Moderne Systeme nutzen zusätzlich Erdwärme. Damit wird im Winter die Luft vorgewärmt, im Sommer kann sie gekühlt und die Wärme an das Erdreich abgegeben werden. Das hilft, den Energieverbrauch des Hauses zu reduzieren.
Für solche zentralen Lüftungsgeräte muss ein Luftkanalsystem verlegt werden. Sie eignen sich deshalb besonders für den Neubau oder dann, wenn ein Haus entkernt und Decken und Wände neu gestaltet werden.

Komplettlösungen

Außerdem gibt es noch so genannte Kompaktgeräte. Diese sorgen für Heizung, Belüftung und Warmwasserversorgung.

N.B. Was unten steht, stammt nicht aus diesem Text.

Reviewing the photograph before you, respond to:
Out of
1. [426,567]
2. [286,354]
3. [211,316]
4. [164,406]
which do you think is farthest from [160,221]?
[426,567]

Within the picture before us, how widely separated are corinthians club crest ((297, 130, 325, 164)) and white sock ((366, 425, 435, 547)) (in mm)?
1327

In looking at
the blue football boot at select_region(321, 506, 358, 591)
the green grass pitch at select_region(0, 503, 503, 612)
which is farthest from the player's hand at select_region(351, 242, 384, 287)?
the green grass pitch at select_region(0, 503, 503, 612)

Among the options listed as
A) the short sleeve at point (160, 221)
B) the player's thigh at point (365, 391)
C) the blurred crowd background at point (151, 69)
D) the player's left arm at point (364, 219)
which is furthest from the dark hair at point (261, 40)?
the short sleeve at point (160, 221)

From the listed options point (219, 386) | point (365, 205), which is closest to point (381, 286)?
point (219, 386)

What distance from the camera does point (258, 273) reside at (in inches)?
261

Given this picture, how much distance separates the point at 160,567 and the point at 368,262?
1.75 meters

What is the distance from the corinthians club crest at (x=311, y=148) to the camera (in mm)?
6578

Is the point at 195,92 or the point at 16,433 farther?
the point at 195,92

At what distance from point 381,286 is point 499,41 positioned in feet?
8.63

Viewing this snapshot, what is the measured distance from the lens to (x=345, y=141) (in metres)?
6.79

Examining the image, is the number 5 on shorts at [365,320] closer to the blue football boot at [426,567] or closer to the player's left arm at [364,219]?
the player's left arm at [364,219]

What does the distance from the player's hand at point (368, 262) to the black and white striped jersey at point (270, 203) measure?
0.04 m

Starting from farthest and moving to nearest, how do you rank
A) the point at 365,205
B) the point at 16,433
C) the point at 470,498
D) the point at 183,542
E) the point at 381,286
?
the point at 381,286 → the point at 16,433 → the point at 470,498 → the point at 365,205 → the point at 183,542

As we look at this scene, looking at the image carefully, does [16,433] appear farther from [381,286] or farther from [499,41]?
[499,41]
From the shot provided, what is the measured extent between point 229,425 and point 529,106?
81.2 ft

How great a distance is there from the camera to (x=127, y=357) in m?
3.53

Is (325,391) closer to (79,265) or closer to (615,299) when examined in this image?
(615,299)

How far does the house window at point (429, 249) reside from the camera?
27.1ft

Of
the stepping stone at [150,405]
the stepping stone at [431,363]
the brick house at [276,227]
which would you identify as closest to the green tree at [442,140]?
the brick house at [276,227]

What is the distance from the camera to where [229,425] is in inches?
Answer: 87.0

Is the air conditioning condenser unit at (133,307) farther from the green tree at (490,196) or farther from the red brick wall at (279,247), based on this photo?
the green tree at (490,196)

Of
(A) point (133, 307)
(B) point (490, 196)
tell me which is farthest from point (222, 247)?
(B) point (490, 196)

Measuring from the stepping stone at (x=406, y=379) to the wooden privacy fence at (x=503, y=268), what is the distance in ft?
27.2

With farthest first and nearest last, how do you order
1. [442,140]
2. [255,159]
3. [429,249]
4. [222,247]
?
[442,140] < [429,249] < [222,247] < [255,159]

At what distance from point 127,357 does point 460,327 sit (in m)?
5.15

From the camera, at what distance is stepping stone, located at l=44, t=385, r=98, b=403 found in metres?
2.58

In der Regel holen sie sich die dazu notwendige Wärme aus der Abluft, wenn das nicht reicht, nutzen sie einen Heizstab. Sie finden Einsatz in Passivhäusern, die über die Lüftung heizen. Sie erfordern sorgfältige Planung und Auslegung. In den letzten Jahren haben sich auch Systeme etabliert, die Feuchte rückgewinnen oder zumindest mit Feuchtesensoren arbeiten. Das schützt vor zu trockener Luft.